Unnatural Issue, by Mercedes Lackey

Unnatural Issue

Written by Mercedes Lackey,  Narrated by Kate Reading

Reason for Reading: This was meant to be included in a fairy tale challenge in February, but that didn’t work out for me too well. But I’m still going to finish up my Donkeyskin books, regardless! 


Review
When Earth Master Richard Whitestone’s wife dies in childbirth, he discards their newborn  daughter Suzanne in a fit of rage. Suzanne is raised as a servant of the household, while her father wastes away in his chambers. After many years, Whitestone develops a new passion – necromancy. When he sees his daughter wandering his lands, he realizes she is the perfect vessel in which to trap his dead wife’s spirit. Suzanne must flee her father, and hide in the guise of a servant in another household. But her skill in Earth magic is difficult to hide…

This is a non-canonical retelling of the fairy tale Donkeyskin, and is part of Lakey’s Elemental Master series. Although it certainly has charm and originality, it is not my favorite of the Donkeyskin retellings, nor of the Elemental Master series. I felt the premise of the book – a necromantic father, Elemental Masters fighting in WWI, with a touch of romance – had promise. Unfortunately, it just wasn’t delivered as well as it could have been. The romance seemed forced, and the war sections uninteresting. Not that it was a terrible book, but it could have been so much better. Lackey is better than this. 

But, if you’re looking for a fluffy-quick read, or an original fairy tale retelling, this book will certainly deliver that. 🙂 The narration by Kate Reading was quite good. She did the voices well, and had good timing. 

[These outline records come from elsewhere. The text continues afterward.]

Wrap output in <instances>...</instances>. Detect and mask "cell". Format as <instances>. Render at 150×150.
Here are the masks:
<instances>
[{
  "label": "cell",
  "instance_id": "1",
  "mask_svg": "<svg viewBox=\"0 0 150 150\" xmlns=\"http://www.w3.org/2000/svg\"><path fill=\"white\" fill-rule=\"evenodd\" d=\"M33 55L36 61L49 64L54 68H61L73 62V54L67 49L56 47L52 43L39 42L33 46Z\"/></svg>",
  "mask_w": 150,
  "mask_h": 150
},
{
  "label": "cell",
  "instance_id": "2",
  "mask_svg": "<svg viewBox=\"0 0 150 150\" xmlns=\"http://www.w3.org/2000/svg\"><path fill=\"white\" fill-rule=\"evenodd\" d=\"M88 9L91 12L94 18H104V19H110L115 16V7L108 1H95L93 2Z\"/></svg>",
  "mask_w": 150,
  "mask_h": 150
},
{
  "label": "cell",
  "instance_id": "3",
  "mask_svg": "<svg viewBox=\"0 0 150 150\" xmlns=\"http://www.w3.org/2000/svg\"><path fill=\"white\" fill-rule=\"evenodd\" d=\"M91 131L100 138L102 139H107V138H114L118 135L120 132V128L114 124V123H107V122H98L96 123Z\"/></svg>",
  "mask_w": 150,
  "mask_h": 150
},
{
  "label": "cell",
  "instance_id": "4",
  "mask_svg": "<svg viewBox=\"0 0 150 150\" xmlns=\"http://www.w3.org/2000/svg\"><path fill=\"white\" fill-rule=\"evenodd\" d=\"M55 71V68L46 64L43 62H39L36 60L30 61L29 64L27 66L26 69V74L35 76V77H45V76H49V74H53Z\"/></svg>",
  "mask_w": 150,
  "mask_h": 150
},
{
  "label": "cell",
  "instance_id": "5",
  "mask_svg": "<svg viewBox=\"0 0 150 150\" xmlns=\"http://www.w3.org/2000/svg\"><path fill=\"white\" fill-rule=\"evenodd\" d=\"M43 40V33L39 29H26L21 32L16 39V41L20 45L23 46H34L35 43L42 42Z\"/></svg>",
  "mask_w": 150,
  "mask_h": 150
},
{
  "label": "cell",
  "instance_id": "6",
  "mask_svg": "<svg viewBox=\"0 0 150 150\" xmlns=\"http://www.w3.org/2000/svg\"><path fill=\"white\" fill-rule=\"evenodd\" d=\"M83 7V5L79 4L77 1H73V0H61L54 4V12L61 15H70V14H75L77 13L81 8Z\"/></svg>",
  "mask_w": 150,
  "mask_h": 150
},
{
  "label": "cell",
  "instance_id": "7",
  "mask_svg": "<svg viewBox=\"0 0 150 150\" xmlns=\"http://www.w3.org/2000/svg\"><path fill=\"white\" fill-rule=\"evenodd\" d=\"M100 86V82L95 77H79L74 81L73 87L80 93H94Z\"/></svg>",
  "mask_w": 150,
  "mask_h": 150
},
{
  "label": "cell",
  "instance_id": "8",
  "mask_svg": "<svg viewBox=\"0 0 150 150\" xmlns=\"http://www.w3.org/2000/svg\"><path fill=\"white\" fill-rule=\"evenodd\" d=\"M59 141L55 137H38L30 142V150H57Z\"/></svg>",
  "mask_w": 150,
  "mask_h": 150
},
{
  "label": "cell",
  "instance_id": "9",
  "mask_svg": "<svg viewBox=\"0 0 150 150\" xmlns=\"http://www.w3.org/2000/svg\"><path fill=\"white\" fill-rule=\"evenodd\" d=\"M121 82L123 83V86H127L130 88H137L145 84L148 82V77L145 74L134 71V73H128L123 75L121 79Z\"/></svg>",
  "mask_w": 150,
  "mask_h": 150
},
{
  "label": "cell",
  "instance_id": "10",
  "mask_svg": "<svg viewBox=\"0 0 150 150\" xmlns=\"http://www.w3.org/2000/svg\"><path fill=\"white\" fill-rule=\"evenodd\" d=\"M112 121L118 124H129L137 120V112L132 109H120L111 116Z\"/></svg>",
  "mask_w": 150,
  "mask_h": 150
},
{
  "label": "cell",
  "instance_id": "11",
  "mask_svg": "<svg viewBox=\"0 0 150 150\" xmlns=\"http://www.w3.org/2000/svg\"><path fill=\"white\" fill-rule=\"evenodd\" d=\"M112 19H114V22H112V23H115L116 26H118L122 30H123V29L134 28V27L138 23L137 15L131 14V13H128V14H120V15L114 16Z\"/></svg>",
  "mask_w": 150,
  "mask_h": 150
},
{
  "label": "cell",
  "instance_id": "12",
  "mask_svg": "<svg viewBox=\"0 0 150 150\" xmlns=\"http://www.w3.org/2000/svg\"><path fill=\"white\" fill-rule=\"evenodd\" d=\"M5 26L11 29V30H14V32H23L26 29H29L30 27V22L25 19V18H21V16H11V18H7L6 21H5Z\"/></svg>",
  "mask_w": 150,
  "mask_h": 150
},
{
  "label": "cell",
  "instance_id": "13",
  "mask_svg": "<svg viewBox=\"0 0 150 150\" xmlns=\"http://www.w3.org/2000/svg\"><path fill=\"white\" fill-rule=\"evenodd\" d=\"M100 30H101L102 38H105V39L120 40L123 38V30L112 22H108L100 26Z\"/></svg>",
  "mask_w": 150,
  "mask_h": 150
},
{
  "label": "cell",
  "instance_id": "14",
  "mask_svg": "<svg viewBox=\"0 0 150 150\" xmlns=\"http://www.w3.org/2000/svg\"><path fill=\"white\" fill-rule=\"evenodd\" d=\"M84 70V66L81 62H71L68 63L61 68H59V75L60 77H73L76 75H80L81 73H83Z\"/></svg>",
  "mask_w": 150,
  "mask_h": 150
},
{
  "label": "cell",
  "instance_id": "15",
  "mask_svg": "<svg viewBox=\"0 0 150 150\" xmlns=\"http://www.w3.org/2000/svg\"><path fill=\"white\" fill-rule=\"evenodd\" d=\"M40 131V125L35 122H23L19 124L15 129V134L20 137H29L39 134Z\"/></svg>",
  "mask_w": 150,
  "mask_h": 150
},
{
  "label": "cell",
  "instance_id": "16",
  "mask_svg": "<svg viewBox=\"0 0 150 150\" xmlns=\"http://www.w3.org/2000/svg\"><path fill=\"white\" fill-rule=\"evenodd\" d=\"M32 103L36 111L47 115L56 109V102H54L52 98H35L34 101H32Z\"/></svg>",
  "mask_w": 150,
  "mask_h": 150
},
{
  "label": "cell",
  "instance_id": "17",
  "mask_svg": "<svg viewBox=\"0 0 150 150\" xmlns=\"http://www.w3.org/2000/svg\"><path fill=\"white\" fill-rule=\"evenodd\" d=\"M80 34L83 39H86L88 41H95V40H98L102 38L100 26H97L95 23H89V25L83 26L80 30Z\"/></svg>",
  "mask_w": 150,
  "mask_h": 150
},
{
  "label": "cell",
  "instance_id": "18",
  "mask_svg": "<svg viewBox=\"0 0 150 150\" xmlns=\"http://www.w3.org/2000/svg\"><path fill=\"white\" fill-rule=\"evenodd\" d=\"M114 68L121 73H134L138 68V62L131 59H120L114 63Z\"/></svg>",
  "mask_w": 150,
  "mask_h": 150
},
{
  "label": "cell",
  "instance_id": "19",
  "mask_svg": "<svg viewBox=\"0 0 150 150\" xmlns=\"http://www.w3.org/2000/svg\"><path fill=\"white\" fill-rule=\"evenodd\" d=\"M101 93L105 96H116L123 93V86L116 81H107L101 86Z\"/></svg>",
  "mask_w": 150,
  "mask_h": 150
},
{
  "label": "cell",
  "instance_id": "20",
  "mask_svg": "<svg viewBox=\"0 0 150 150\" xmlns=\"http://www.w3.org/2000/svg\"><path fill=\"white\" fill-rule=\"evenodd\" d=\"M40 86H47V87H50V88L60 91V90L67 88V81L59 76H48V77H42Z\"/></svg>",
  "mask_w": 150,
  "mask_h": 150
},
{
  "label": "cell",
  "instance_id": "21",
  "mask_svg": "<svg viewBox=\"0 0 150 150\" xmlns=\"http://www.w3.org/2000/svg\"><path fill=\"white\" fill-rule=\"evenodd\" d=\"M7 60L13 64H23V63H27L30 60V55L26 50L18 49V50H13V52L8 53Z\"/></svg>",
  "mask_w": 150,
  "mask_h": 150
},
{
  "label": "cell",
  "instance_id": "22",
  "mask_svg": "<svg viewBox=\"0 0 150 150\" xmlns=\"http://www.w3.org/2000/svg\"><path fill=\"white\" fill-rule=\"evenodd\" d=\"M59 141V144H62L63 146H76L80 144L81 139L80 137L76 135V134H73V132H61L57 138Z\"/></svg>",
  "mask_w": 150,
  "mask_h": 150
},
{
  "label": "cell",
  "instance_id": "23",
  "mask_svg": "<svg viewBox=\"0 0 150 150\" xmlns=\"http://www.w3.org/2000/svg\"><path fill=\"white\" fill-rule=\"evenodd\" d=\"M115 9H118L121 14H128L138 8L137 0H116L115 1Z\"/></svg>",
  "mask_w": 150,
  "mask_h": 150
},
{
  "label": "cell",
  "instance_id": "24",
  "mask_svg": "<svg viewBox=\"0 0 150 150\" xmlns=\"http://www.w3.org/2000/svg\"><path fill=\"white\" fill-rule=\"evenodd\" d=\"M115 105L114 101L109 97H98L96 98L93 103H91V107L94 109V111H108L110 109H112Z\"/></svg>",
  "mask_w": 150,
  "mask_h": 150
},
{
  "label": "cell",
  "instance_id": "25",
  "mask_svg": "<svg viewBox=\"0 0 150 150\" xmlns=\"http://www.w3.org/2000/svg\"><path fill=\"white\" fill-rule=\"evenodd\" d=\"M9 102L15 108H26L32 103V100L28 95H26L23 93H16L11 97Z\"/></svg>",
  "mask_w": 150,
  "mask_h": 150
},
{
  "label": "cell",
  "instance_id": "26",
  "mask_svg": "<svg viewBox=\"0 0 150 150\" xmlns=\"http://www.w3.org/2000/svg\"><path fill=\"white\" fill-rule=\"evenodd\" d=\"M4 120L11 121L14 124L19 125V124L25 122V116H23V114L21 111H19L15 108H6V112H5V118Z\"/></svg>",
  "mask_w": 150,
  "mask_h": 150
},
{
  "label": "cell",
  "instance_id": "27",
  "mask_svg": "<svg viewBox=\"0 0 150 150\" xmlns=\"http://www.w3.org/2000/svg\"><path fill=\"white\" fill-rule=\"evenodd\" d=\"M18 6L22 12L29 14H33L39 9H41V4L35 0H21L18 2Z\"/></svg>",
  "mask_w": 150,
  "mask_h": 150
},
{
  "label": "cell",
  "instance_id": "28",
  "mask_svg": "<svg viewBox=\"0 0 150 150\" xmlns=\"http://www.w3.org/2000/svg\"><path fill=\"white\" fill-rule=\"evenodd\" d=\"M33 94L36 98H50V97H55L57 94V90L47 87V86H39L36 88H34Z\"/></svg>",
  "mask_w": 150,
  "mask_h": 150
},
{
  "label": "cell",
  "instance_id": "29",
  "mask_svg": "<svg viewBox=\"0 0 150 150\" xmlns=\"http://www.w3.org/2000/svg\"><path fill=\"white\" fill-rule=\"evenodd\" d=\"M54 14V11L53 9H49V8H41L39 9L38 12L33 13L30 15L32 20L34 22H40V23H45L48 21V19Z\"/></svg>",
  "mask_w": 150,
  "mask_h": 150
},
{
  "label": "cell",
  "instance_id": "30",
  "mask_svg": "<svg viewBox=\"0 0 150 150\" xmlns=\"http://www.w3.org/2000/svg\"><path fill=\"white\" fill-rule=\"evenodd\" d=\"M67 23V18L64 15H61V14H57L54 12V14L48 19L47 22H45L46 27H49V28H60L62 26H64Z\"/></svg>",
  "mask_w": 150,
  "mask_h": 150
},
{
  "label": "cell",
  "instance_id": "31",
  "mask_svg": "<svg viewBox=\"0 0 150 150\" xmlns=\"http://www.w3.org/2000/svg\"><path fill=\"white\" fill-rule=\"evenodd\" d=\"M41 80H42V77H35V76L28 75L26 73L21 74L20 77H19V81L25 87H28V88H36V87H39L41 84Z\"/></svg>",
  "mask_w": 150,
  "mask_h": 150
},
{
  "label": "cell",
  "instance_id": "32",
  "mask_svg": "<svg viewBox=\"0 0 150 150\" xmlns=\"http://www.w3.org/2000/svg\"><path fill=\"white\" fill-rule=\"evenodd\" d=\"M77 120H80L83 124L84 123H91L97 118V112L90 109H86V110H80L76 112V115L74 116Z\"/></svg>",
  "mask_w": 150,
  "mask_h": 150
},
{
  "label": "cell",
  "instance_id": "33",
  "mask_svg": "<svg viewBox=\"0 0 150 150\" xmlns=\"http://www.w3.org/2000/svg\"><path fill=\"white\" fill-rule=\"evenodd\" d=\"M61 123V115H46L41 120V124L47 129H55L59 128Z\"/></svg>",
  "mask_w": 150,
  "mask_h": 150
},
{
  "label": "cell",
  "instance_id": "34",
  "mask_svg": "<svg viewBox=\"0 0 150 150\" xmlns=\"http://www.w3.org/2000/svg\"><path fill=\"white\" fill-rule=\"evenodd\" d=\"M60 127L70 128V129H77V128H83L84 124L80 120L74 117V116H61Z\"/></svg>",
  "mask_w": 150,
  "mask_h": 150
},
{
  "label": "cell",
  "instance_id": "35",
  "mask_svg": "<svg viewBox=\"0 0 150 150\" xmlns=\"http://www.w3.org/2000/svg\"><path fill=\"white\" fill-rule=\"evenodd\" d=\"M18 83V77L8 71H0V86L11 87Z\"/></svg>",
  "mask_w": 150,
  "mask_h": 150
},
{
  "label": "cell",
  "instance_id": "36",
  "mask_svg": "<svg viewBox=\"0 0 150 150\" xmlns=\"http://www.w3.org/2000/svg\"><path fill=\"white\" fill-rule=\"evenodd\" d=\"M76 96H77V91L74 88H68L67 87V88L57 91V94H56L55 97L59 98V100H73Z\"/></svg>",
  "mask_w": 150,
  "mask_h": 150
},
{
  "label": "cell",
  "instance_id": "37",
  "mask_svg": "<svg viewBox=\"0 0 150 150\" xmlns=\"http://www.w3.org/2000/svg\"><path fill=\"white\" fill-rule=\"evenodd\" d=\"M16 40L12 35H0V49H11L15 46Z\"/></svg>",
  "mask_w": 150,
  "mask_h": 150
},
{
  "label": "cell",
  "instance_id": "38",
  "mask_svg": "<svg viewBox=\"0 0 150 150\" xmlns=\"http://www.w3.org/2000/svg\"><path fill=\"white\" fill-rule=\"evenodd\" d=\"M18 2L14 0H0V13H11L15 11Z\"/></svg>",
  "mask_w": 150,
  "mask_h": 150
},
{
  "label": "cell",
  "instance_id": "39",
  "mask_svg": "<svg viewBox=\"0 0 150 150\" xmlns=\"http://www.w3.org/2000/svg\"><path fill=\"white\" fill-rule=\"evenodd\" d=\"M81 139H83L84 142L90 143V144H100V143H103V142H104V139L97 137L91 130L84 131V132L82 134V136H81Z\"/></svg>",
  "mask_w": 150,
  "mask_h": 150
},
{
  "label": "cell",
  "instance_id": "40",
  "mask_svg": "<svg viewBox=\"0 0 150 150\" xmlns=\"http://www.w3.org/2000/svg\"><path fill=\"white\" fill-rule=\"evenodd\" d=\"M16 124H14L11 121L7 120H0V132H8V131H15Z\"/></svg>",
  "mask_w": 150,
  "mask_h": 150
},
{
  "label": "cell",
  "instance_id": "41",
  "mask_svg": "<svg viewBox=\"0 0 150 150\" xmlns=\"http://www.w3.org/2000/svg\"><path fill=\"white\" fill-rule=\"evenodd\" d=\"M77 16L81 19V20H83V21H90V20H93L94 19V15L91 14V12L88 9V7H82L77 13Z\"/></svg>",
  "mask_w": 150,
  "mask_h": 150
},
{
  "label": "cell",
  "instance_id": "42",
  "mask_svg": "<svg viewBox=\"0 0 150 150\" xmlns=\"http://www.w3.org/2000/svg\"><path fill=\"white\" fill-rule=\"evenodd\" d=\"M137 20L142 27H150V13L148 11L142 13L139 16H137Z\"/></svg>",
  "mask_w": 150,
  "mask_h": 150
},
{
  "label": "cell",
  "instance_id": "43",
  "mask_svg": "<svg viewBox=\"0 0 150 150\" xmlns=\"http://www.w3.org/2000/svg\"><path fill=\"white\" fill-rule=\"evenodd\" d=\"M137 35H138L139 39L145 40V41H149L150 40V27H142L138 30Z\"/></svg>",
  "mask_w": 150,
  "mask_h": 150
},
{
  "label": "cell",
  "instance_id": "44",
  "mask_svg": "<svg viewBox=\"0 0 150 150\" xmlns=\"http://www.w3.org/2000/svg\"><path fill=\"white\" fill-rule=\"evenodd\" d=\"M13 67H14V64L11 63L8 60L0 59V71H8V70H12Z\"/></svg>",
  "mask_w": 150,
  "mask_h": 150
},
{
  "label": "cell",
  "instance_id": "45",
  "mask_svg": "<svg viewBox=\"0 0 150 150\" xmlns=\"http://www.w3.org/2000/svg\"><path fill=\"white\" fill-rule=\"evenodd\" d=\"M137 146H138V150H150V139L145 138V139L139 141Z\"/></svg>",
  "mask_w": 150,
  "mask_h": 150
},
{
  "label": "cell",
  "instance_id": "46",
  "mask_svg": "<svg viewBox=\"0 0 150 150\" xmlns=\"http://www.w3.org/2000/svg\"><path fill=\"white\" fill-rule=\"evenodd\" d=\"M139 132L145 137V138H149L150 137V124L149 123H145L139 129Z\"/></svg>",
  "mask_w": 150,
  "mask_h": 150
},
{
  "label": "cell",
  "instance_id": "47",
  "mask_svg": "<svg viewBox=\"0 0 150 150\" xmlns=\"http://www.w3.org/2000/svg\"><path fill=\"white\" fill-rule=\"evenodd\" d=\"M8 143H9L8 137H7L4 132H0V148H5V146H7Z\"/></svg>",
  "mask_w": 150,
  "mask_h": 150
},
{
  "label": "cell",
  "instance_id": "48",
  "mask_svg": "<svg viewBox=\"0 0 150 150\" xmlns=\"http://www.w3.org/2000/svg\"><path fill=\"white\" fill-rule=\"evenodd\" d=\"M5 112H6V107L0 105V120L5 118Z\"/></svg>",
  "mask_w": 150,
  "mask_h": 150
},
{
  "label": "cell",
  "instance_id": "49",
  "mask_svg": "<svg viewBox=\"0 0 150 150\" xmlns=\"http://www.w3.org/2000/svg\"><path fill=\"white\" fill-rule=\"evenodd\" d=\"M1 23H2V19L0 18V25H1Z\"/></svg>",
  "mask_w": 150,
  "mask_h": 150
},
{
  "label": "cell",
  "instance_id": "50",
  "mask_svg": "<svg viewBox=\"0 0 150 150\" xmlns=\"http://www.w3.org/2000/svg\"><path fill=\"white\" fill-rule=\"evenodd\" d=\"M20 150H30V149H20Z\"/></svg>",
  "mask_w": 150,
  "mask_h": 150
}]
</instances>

The Arcade Catastrophe, by Brandon Mull

2012 Book 171: The Arcade Catastrophe, by Brandon Mull

Reason for reading: This is a sequel to a book I loved – The Candy Shop War. Plus, I’ve read all of Mull’s books, so I can’t stop now, can I? This book counts for California in my Around the World Challenge. It’s this week’s review for Read and Review Hop, hosted by Anya from On Starships and Dragonwings.

Review
Nate, Summer, Pigeon, and Trevor believe that things have calmed down since the wicked plans of Belinda White were foiled last year. But when they find out that Jonas White, Belinda’s brother, is running a suspicious Arcade in the area the kids are plunged into a new adventure. Because magicians can MAKE magic, but can’t actually USE it (and because they’re only safe from magical attack if they’re in a magical sanctuary – so they’re not often mobile), they use magical candy to recruit kids to do all their dirty work. Nate and his friends must use magical powers provided by the Magician/Candyman Mr. Stott to infiltrate White’s team. White sends them on a wild and magical treasure hunt for a dangerous artifact. How can the kids keep undercover without providing White unimaginable power? How can they keep such a huge secret from Lindy Stott? 

Mull intended The Candy Shop War to be a standalone book, but because people kept asking for a sequel, he delivered. And you know what? I’m pretty sure it was better than the first book! Mull’s writing has developed quite a bit since he wrote The Candy Shop War. This book has adventure, humor, and good characters. It was a delight to read. I had a hard time putting it down. Originally, I was skeptical because I’m a fan of keeping standalone books standalone, but I’m really happy Mull wrote this book and I’m eager for the following one. 😀 These books are aimed at a slightly younger crowd than the standard YA book…I’d say they’re appropriate for 11-year-olds, but could be enjoyed by kids (and adults) of other ages too.